Excerpts from a spatial dataset
>>

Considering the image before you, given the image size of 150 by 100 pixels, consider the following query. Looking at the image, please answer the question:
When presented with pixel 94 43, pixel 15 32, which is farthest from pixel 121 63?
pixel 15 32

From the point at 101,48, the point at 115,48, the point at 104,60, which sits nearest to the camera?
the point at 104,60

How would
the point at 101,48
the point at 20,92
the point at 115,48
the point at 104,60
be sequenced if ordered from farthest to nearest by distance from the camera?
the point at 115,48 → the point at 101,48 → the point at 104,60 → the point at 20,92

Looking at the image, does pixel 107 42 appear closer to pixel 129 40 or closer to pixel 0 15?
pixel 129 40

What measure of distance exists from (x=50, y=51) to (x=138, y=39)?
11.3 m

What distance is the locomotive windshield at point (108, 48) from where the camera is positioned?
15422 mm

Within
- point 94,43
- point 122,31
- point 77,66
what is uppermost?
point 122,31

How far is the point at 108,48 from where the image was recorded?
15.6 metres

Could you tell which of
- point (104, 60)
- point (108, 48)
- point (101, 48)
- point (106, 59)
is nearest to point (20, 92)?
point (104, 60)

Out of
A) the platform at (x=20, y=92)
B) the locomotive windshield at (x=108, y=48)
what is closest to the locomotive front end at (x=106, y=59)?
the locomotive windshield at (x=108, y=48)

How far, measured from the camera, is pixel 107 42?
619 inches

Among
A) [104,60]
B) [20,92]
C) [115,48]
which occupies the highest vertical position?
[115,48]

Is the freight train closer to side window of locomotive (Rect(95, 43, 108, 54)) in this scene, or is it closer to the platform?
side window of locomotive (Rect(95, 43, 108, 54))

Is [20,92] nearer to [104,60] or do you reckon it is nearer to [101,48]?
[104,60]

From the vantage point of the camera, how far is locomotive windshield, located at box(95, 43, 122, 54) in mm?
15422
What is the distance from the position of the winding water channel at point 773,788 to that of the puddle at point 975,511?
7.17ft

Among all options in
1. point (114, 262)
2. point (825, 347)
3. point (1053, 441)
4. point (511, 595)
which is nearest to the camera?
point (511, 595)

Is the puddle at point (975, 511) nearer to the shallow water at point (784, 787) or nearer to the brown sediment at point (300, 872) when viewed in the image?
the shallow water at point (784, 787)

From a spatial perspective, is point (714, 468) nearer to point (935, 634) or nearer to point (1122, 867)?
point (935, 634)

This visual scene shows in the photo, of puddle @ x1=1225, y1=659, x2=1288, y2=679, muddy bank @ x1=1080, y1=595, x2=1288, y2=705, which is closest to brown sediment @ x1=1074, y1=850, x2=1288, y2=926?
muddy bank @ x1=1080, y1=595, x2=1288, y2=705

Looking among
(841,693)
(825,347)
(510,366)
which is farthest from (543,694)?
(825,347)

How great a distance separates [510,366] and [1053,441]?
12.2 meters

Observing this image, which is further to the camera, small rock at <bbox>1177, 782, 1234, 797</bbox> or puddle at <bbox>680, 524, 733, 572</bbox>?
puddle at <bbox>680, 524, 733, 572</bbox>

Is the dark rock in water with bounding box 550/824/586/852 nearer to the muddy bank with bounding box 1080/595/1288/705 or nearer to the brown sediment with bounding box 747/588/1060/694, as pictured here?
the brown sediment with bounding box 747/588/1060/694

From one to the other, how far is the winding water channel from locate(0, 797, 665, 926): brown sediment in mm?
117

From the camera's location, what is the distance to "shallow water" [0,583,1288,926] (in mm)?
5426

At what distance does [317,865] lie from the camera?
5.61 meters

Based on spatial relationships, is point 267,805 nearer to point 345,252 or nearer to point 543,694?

<<

## OBJECTIVE
Convert all of the material above into a Markdown table with the columns Row and Line. Give each line its own numbered row, and leave out the blank lines.

## TASK SOLUTION
| Row | Line |
|---|---|
| 1 | Considering the image before you, given the image size of 150 by 100 pixels, consider the following query. Looking at the image, please answer the question: |
| 2 | When presented with pixel 94 43, pixel 15 32, which is farthest from pixel 121 63? |
| 3 | pixel 15 32 |
| 4 | From the point at 101,48, the point at 115,48, the point at 104,60, which sits nearest to the camera? |
| 5 | the point at 104,60 |
| 6 | How would |
| 7 | the point at 101,48 |
| 8 | the point at 20,92 |
| 9 | the point at 115,48 |
| 10 | the point at 104,60 |
| 11 | be sequenced if ordered from farthest to nearest by distance from the camera? |
| 12 | the point at 115,48 → the point at 101,48 → the point at 104,60 → the point at 20,92 |
| 13 | Looking at the image, does pixel 107 42 appear closer to pixel 129 40 or closer to pixel 0 15? |
| 14 | pixel 129 40 |
| 15 | What measure of distance exists from (x=50, y=51) to (x=138, y=39)? |
| 16 | 11.3 m |
| 17 | What distance is the locomotive windshield at point (108, 48) from where the camera is positioned? |
| 18 | 15422 mm |
| 19 | Within |
| 20 | - point 94,43 |
| 21 | - point 122,31 |
| 22 | - point 77,66 |
| 23 | what is uppermost? |
| 24 | point 122,31 |
| 25 | How far is the point at 108,48 from where the image was recorded? |
| 26 | 15.6 metres |
| 27 | Could you tell which of |
| 28 | - point (104, 60) |
| 29 | - point (108, 48) |
| 30 | - point (101, 48) |
| 31 | - point (106, 59) |
| 32 | is nearest to point (20, 92)? |
| 33 | point (104, 60) |
| 34 | Out of |
| 35 | A) the platform at (x=20, y=92) |
| 36 | B) the locomotive windshield at (x=108, y=48) |
| 37 | what is closest to the locomotive front end at (x=106, y=59)? |
| 38 | the locomotive windshield at (x=108, y=48) |
| 39 | How far, measured from the camera, is pixel 107 42? |
| 40 | 619 inches |
| 41 | Among |
| 42 | A) [104,60] |
| 43 | B) [20,92] |
| 44 | C) [115,48] |
| 45 | which occupies the highest vertical position? |
| 46 | [115,48] |
| 47 | Is the freight train closer to side window of locomotive (Rect(95, 43, 108, 54)) in this scene, or is it closer to the platform? |
| 48 | side window of locomotive (Rect(95, 43, 108, 54)) |
| 49 | Is [20,92] nearer to [104,60] or do you reckon it is nearer to [101,48]? |
| 50 | [104,60] |
| 51 | From the vantage point of the camera, how far is locomotive windshield, located at box(95, 43, 122, 54) in mm? |
| 52 | 15422 |
| 53 | What is the distance from the position of the winding water channel at point 773,788 to that of the puddle at point 975,511? |
| 54 | 7.17ft |
| 55 | Among all options in |
| 56 | 1. point (114, 262) |
| 57 | 2. point (825, 347) |
| 58 | 3. point (1053, 441) |
| 59 | 4. point (511, 595) |
| 60 | which is nearest to the camera? |
| 61 | point (511, 595) |
| 62 | Is the puddle at point (975, 511) nearer to the shallow water at point (784, 787) or nearer to the brown sediment at point (300, 872) when viewed in the image? |
| 63 | the shallow water at point (784, 787) |
| 64 | From a spatial perspective, is point (714, 468) nearer to point (935, 634) or nearer to point (1122, 867)? |
| 65 | point (935, 634) |
| 66 | This visual scene shows in the photo, of puddle @ x1=1225, y1=659, x2=1288, y2=679, muddy bank @ x1=1080, y1=595, x2=1288, y2=705, which is closest to brown sediment @ x1=1074, y1=850, x2=1288, y2=926? |
| 67 | muddy bank @ x1=1080, y1=595, x2=1288, y2=705 |
| 68 | Looking among |
| 69 | (841,693) |
| 70 | (825,347) |
| 71 | (510,366) |
| 72 | which is farthest from (543,694)? |
| 73 | (825,347) |
| 74 | How great a distance separates [510,366] and [1053,441]? |
| 75 | 12.2 meters |
| 76 | Observing this image, which is further to the camera, small rock at <bbox>1177, 782, 1234, 797</bbox> or puddle at <bbox>680, 524, 733, 572</bbox>? |
| 77 | puddle at <bbox>680, 524, 733, 572</bbox> |
| 78 | Is the dark rock in water with bounding box 550/824/586/852 nearer to the muddy bank with bounding box 1080/595/1288/705 or nearer to the brown sediment with bounding box 747/588/1060/694, as pictured here? |
| 79 | the brown sediment with bounding box 747/588/1060/694 |
| 80 | From one to the other, how far is the winding water channel from locate(0, 797, 665, 926): brown sediment in mm? |
| 81 | 117 |
| 82 | From the camera's location, what is the distance to "shallow water" [0,583,1288,926] (in mm)? |
| 83 | 5426 |
| 84 | At what distance does [317,865] lie from the camera? |
| 85 | 5.61 meters |
| 86 | Based on spatial relationships, is point 267,805 nearer to point 345,252 or nearer to point 543,694? |